Twitter spam detection: Survey of new approaches and comparative study
Introduction
Online Social Networks (OSNs) are popular collaboration and communication tools for millions of Internet users. As a major social networking platform, Twitter attracts users by providing free microblogging services for customers to broadcast or discover messages within 140 characters, follow other users and so on, through different devices such as mobile phones and desktops (Chu et al., 2012). Everyday, millions of Twitter users share their moments or post their discoveries, such as breaking news to their followers (Ghosh et al., 2012).

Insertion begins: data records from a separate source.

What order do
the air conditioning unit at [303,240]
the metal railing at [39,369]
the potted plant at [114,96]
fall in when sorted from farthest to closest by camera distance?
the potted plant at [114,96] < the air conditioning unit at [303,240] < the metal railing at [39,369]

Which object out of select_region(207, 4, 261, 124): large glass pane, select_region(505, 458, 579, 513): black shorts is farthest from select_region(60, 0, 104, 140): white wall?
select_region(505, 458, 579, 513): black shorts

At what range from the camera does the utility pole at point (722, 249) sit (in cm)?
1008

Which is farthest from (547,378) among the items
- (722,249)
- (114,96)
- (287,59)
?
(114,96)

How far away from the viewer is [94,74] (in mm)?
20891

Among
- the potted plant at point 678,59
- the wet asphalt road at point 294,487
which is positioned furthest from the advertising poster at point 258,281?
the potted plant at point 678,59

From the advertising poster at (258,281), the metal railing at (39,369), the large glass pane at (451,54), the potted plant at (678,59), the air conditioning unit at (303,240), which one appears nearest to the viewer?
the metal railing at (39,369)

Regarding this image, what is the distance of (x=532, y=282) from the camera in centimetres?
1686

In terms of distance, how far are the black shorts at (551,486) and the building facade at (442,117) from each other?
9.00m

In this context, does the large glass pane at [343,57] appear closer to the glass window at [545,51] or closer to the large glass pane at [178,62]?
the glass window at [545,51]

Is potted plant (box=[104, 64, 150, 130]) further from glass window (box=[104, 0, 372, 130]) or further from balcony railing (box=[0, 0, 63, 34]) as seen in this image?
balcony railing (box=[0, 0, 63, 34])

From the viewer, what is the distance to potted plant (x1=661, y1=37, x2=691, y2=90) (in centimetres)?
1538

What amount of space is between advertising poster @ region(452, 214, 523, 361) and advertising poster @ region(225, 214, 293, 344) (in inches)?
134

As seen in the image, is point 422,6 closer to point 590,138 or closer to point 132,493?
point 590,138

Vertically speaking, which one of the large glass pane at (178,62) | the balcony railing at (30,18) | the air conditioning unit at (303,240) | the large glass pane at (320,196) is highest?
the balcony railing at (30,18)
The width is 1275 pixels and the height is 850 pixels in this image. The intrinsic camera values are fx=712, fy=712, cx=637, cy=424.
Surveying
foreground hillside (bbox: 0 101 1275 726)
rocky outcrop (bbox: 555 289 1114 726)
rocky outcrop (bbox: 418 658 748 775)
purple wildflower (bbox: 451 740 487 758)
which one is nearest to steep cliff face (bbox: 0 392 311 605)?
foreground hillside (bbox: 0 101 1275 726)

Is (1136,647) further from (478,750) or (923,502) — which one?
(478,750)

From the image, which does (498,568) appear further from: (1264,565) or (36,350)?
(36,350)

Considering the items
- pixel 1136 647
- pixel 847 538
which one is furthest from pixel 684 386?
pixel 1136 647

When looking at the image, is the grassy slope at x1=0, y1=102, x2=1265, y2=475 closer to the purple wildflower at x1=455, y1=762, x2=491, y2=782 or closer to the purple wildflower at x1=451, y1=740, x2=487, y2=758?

However, the openness and convenience of Twitter platform also attract criminal accounts (spammers), so as to attack the platform for the sake of making money illegitimately. These attacks include spam, scam, phishing (Adewole et al, 2017, Zhu et al, 2012). As there is a restriction on the length of tweets, it is common for spammers to broadcast unsolicited spam tweets, which can redirect users to external malicious websites (Lee and Kim, 2013). Compared to the traditional spam which spread through emails, Twitter spam is more dangerous and sophisticated in luring Internet users to get deceived (Thomas et al., 2011). According to a recent report (Grier et al., 2010), the click-through rate of Twitter spam reaches 0.13%, while it only achieves 0.0003% ~ 0.0006% in email spam.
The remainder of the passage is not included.